**THE REQUEST**. List every organization named in the article excerpt about ALEC below.

**SOURCE DOCUMENT**.
* begin *

Chris Rhodes, a director at Cooperative Energy Inc., an electric co-op, said the benefits of ALEC include a chance to learn what local legislators are hearing and curious about. But the company may be shielded from reputational damage because it isn’t a consumer brand.

“We’re a small company in Mississippi so we haven’t experienced any controversy,” Rhodes said.

The three-day meeting comes as ALEC has shed 113 corporate members, as well as 19 non-profits since 2012, according to the Center for Media and Democracy, a non-profit watch dog group that tracks ALEC. ALEC disputes the timing of those departures.

The exodus followed bad publicity for the organization over its support for stricter voter identification requirements and loosening gun restrictions, and then later for its opposition to renewable energy that led tech companies like Microsoft Corp. to depart.

* end *

**RECORDS PROVIDED**.
* begin *

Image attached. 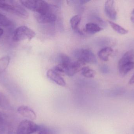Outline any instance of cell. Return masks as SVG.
<instances>
[{
  "instance_id": "6da1fadb",
  "label": "cell",
  "mask_w": 134,
  "mask_h": 134,
  "mask_svg": "<svg viewBox=\"0 0 134 134\" xmlns=\"http://www.w3.org/2000/svg\"><path fill=\"white\" fill-rule=\"evenodd\" d=\"M22 4L25 8L40 14L47 13L57 7L43 0H24Z\"/></svg>"
},
{
  "instance_id": "7a4b0ae2",
  "label": "cell",
  "mask_w": 134,
  "mask_h": 134,
  "mask_svg": "<svg viewBox=\"0 0 134 134\" xmlns=\"http://www.w3.org/2000/svg\"><path fill=\"white\" fill-rule=\"evenodd\" d=\"M0 9L24 19H27L29 16L25 9L13 1H0Z\"/></svg>"
},
{
  "instance_id": "3957f363",
  "label": "cell",
  "mask_w": 134,
  "mask_h": 134,
  "mask_svg": "<svg viewBox=\"0 0 134 134\" xmlns=\"http://www.w3.org/2000/svg\"><path fill=\"white\" fill-rule=\"evenodd\" d=\"M118 70L121 76H124L134 68V50L127 52L118 63Z\"/></svg>"
},
{
  "instance_id": "277c9868",
  "label": "cell",
  "mask_w": 134,
  "mask_h": 134,
  "mask_svg": "<svg viewBox=\"0 0 134 134\" xmlns=\"http://www.w3.org/2000/svg\"><path fill=\"white\" fill-rule=\"evenodd\" d=\"M36 34L33 30L26 26H23L16 28L13 34V39L15 41L18 42L28 40L30 41L34 38Z\"/></svg>"
},
{
  "instance_id": "5b68a950",
  "label": "cell",
  "mask_w": 134,
  "mask_h": 134,
  "mask_svg": "<svg viewBox=\"0 0 134 134\" xmlns=\"http://www.w3.org/2000/svg\"><path fill=\"white\" fill-rule=\"evenodd\" d=\"M74 56L83 65L87 63L96 64L97 60L93 53L87 49H79L74 52Z\"/></svg>"
},
{
  "instance_id": "8992f818",
  "label": "cell",
  "mask_w": 134,
  "mask_h": 134,
  "mask_svg": "<svg viewBox=\"0 0 134 134\" xmlns=\"http://www.w3.org/2000/svg\"><path fill=\"white\" fill-rule=\"evenodd\" d=\"M40 126L31 120H25L21 121L18 126L17 134H31L38 131Z\"/></svg>"
},
{
  "instance_id": "52a82bcc",
  "label": "cell",
  "mask_w": 134,
  "mask_h": 134,
  "mask_svg": "<svg viewBox=\"0 0 134 134\" xmlns=\"http://www.w3.org/2000/svg\"><path fill=\"white\" fill-rule=\"evenodd\" d=\"M57 8L44 14L35 13V17L38 23L42 24L51 23L55 22L57 19L56 15Z\"/></svg>"
},
{
  "instance_id": "ba28073f",
  "label": "cell",
  "mask_w": 134,
  "mask_h": 134,
  "mask_svg": "<svg viewBox=\"0 0 134 134\" xmlns=\"http://www.w3.org/2000/svg\"><path fill=\"white\" fill-rule=\"evenodd\" d=\"M104 10L106 15L109 19L113 20L116 19L117 13L115 8L114 1H106L105 4Z\"/></svg>"
},
{
  "instance_id": "9c48e42d",
  "label": "cell",
  "mask_w": 134,
  "mask_h": 134,
  "mask_svg": "<svg viewBox=\"0 0 134 134\" xmlns=\"http://www.w3.org/2000/svg\"><path fill=\"white\" fill-rule=\"evenodd\" d=\"M17 111L21 116L31 120H35L37 118L34 111L28 106L25 105L20 106L17 109Z\"/></svg>"
},
{
  "instance_id": "30bf717a",
  "label": "cell",
  "mask_w": 134,
  "mask_h": 134,
  "mask_svg": "<svg viewBox=\"0 0 134 134\" xmlns=\"http://www.w3.org/2000/svg\"><path fill=\"white\" fill-rule=\"evenodd\" d=\"M46 75L49 79L57 85L61 86L66 85V82L61 75L55 72L53 69L49 70L47 71Z\"/></svg>"
},
{
  "instance_id": "8fae6325",
  "label": "cell",
  "mask_w": 134,
  "mask_h": 134,
  "mask_svg": "<svg viewBox=\"0 0 134 134\" xmlns=\"http://www.w3.org/2000/svg\"><path fill=\"white\" fill-rule=\"evenodd\" d=\"M83 65L79 61L72 62L65 69V74L69 76H72L80 71L81 67Z\"/></svg>"
},
{
  "instance_id": "7c38bea8",
  "label": "cell",
  "mask_w": 134,
  "mask_h": 134,
  "mask_svg": "<svg viewBox=\"0 0 134 134\" xmlns=\"http://www.w3.org/2000/svg\"><path fill=\"white\" fill-rule=\"evenodd\" d=\"M113 52V49L111 47H105L98 52V55L102 60L107 61L108 60L109 57L112 53Z\"/></svg>"
},
{
  "instance_id": "4fadbf2b",
  "label": "cell",
  "mask_w": 134,
  "mask_h": 134,
  "mask_svg": "<svg viewBox=\"0 0 134 134\" xmlns=\"http://www.w3.org/2000/svg\"><path fill=\"white\" fill-rule=\"evenodd\" d=\"M102 28L94 23H88L86 24L85 30L88 34H93L102 30Z\"/></svg>"
},
{
  "instance_id": "5bb4252c",
  "label": "cell",
  "mask_w": 134,
  "mask_h": 134,
  "mask_svg": "<svg viewBox=\"0 0 134 134\" xmlns=\"http://www.w3.org/2000/svg\"><path fill=\"white\" fill-rule=\"evenodd\" d=\"M81 20V16L79 15H75L70 19V23L72 30L79 31V26Z\"/></svg>"
},
{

* end *

**EXERCISE ANSWER**.
- Cooperative Energy Inc.
- ALEC
- Center for Media and Democracy
- Microsoft Corp.